Dari bagian teoritis, pengarang berupaya menarangkan“ apa sih tekanan mental itu?”. Tekanan mental sampai dikala ini lebih banyak dimengerti selaku sesuatu situasi mood minus belaka. Sementara itu tekanan mental jauh lebih lingkungan dari hanya rasa pilu ataupun tekanan pikiran. Pengarang menarangkan pada pengidap tekanan mental sedemikian itu banyak pandangan yang pengaruhi dirinya. Kita pasti telah menduga kalau terdapat aspek intelektual, tetapi nyatanya banyak pandangan yang lain yang silih berhubungan ialah pandangan biolologis( gen, bentuk otak, serta lain- lain), sosial( adat, cuaca, santapan), serta kebatinan( arti serta tujuan hidup, kepercayaan, cinta kasih).

Tiap- tiap pandangan ini diulas dengan mendalam dengan nyata alhasil pembaca menguasai alangkah kompleksnya cara yang terjalin pada seseorang dengan tekanan mental. Tidak cuma itu pengarang berarti menyadarkan para pembaca kalau tekanan mental itu merupakan penyakit betulan, begitu juga penyakit raga yang lain. Dengan terdapatnya uraian ini diharapkan tekanan mental tidak lagi diiringi dengan stigma minus semacam orang dengan tekanan mental dikira selaku seorang dengan psikologis yang lemas ataupun cuma cari atensi.

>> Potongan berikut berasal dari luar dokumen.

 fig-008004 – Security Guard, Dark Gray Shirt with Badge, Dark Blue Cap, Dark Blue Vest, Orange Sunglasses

Tidak hanya diulas dari bagian teoritis, tiap- tiap pandangan pula diiringi penuturan pengarang hal pengalamannya ataupun contoh- contoh permasalahan yang lain. Perihal ini membuat bawah teoritis yang digunakan jadi gampang dimengerti serta bisa kita relate. Aku percaya kala pembaca membaca buku ini hendak banyak( ataupun paling tidak sebagian kali) merasa sepenanggungan dengan pengarang ataupun sempat hadapi perihal yang seragam. Tetapi janganlah kuatir buku ini hendak membuat kamu feeling blue, pengalaman pengarang buat bangun serta menciptakan dirinya pula jadi dorongan yang luar lazim buat kita.

Untuk sahabat pembaca yang belum“ tahu” tekanan mental ataupun sahabat yang asian belum sempat merasakan marah minus berlebihan yang lain, pengalaman pengarang sepanjang hadapi tekanan mental bisa jadi kacamata kamu buat mendalami gimana tekanan mental itu dialami oleh pengidapnya.

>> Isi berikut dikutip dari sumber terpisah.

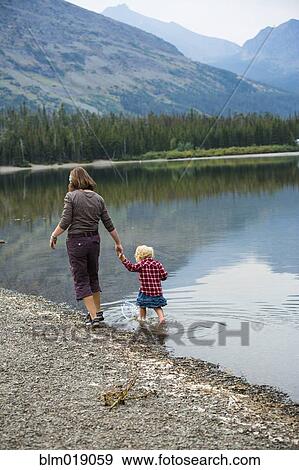 Stock Photo - Mother and child walking in still rural lake. Fotosearch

Gimana hitam serta menjeratnya pemikiran- pemikiran yang timbul pada seorang dampak tekanan mental. Worthless, hopeless, serta helpless merupakan perkata yang diseleksi pengarang buat melukiskan situasi yang dialami pengidap tekanan mental.

Untuk aku sendiri yang telah sempat menekuni hal tekanan mental, buku ini senantiasa tidak menjenuhkan serta amat mengasyikkan buat dibaca. Pengalaman pengarang memperkaya ilmu aku serta membuka suatu ujung penglihatan lain yang terasa dekat serta perorangan. buku ini berdamai batin tidak cuma menarangkan tekanan mental dari dengan cara menyeluruh tetapi pula mengarahkan kita buat berempati serta membantu sahabat yang tengah hadapi tekanan mental. Oleh sebab itu buku ini bagus buat seluruh golongan, bagus yang lagi hadapi tekanan mental, mau menekuni mengenai tekanan mental, ataupun pembaca biasa yang mempunyai awareness hendak kesehatan psikologis.

Baca juga : Review Buku Dear Memory Victoria Chang’s

Buat sahabat yang tengah hadapi tekanan mental ataupun atmosfer batin serta marah yang minus janganlah ragu buat mencari tempat menceritakan. Carilah keluarga ataupun sahabat yang bisa diharapkan buat memberi. Janganlah kurang ingat pula buat bimbingan diri kamu( self- educated) dengan membaca serta mencari ketahui dari sumber- sumber yang andal, tetapi janganlah self- diagnosed betul!

Jika kamu mempunyai banyak persoalan ataupun merasa kewalahan dengan atmosfer batin serta marah kamu, janganlah ragu buat cari dorongan handal semacam psikolog serta psikiater. Sebab begitu juga kepala karangan dari aktivitas SDC yang aku sebutkan di dini: Its okay to be not okay!